- JOB -
Print the line containing "Of the available" and each line after it through the end, please, with nothing added.

☆ ☆ ☆ ☆ ☆

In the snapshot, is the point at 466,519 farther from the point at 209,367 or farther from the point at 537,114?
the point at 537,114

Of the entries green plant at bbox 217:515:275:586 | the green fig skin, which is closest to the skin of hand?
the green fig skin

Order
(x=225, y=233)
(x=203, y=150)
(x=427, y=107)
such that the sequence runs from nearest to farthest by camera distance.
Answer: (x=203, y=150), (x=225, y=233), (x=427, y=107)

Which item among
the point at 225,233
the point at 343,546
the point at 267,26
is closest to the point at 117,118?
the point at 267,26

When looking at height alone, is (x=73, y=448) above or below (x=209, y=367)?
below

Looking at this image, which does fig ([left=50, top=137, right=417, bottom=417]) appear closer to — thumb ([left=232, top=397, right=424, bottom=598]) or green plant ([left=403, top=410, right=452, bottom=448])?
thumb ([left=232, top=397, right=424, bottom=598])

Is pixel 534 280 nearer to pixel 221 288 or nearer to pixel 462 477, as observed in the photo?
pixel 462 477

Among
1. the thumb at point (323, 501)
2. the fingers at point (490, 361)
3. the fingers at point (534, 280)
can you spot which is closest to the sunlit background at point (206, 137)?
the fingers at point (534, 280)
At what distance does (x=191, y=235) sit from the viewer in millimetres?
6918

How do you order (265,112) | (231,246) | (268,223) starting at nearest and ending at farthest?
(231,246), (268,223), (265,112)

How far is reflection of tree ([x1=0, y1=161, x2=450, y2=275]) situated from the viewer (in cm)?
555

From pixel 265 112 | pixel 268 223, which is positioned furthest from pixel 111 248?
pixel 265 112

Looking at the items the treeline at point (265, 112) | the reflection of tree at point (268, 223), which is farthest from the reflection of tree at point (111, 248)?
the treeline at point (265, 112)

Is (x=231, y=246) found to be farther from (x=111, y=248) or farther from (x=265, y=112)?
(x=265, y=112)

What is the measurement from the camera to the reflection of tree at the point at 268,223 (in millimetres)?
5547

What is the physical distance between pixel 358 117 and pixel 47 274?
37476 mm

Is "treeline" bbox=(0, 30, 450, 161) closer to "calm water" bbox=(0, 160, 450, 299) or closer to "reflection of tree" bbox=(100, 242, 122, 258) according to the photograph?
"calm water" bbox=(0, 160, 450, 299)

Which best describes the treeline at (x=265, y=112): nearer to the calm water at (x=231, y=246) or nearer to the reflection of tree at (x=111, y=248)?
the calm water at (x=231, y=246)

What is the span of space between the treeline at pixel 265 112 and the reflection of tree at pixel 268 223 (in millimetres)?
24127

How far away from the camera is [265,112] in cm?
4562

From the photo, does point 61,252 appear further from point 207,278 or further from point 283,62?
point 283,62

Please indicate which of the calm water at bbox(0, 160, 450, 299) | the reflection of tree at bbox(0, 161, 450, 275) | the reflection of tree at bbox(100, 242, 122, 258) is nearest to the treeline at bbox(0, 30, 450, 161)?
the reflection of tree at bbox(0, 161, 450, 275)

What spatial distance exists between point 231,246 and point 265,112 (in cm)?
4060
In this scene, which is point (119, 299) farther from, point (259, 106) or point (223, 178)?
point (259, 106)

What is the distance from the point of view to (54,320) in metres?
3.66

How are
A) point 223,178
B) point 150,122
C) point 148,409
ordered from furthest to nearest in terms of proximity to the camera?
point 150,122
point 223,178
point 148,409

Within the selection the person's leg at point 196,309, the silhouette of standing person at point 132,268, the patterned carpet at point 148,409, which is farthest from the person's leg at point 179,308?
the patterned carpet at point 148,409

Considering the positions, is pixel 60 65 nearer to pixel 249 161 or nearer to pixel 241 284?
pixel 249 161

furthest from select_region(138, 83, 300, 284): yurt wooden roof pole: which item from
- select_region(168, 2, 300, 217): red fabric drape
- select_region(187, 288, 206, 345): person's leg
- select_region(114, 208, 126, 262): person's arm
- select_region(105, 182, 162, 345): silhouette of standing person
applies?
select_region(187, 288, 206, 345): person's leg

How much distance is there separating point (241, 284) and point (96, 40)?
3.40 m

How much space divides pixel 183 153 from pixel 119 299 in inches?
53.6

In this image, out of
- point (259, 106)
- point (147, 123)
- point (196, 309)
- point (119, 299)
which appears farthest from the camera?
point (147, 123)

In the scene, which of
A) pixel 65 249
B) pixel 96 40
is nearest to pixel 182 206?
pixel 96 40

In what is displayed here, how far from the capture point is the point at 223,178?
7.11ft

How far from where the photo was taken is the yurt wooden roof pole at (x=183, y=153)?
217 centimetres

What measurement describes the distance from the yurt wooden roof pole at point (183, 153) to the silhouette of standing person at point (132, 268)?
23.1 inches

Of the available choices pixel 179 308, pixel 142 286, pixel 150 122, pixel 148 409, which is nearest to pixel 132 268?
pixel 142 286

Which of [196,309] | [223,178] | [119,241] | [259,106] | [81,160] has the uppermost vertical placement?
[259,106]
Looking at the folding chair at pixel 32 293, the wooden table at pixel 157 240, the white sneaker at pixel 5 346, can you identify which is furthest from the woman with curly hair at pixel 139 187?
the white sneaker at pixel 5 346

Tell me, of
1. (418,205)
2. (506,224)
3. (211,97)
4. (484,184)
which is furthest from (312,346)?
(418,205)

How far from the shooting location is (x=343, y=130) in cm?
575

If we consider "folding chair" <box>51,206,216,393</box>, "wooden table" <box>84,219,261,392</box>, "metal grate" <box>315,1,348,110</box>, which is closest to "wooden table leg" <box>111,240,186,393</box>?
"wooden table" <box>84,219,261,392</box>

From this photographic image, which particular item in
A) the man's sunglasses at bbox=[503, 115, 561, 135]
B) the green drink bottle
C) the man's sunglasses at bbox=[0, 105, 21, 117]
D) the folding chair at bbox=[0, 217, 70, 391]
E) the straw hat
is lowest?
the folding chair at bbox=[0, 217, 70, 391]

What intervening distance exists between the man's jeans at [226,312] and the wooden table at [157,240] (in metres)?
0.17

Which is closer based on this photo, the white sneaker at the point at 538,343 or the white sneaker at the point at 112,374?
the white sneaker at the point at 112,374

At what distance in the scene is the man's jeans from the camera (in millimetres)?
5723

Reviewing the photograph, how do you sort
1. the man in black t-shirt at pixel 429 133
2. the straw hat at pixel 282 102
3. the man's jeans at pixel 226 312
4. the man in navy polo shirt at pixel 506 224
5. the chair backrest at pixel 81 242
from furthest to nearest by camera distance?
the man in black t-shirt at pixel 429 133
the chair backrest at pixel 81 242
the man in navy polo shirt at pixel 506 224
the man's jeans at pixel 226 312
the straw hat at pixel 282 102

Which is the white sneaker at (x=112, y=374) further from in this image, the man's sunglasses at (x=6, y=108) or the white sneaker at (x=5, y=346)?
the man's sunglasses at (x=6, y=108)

☆ ☆ ☆ ☆ ☆

- PROBLEM SOLUTION -
Of the available choices pixel 179 308, pixel 142 286, pixel 150 122, pixel 148 409, which is nearest to pixel 132 268?
pixel 142 286

Which of [196,309] | [223,178] | [119,241] | [259,106] | [81,160] has the uppermost vertical placement?
[259,106]
Looking at the folding chair at pixel 32 293, the wooden table at pixel 157 240, the white sneaker at pixel 5 346, can you identify which is furthest from the woman with curly hair at pixel 139 187?
the white sneaker at pixel 5 346

Tell me, of
1. (418,205)
2. (506,224)
3. (211,97)
4. (484,184)
which is furthest from (312,346)?
(418,205)

How far from the shooting location is (x=343, y=130) in cm?
575

If we consider "folding chair" <box>51,206,216,393</box>, "wooden table" <box>84,219,261,392</box>, "metal grate" <box>315,1,348,110</box>, which is closest to "wooden table leg" <box>111,240,186,393</box>?
"wooden table" <box>84,219,261,392</box>

From this photographic image, which particular item in
A) the man's sunglasses at bbox=[503, 115, 561, 135]
B) the green drink bottle
C) the man's sunglasses at bbox=[0, 105, 21, 117]
D) the folding chair at bbox=[0, 217, 70, 391]
E) the straw hat
is lowest?
the folding chair at bbox=[0, 217, 70, 391]

What intervening distance exists between the man's jeans at [226,312] and the wooden table at [157,240] (in metres)?
0.17

Which is closer based on this photo, the white sneaker at the point at 538,343 or the white sneaker at the point at 112,374?
the white sneaker at the point at 112,374

At what distance in the scene is the man's jeans from the camera (in millimetres)?
5723

Reviewing the photograph, how do you sort
1. the man in black t-shirt at pixel 429 133
2. the straw hat at pixel 282 102
3. the man's jeans at pixel 226 312
4. the man in navy polo shirt at pixel 506 224
5. the chair backrest at pixel 81 242
from furthest to nearest by camera distance?
the man in black t-shirt at pixel 429 133
the chair backrest at pixel 81 242
the man in navy polo shirt at pixel 506 224
the man's jeans at pixel 226 312
the straw hat at pixel 282 102

Which is the white sneaker at (x=112, y=374) further from in this image, the man's sunglasses at (x=6, y=108) or the white sneaker at (x=5, y=346)?
the man's sunglasses at (x=6, y=108)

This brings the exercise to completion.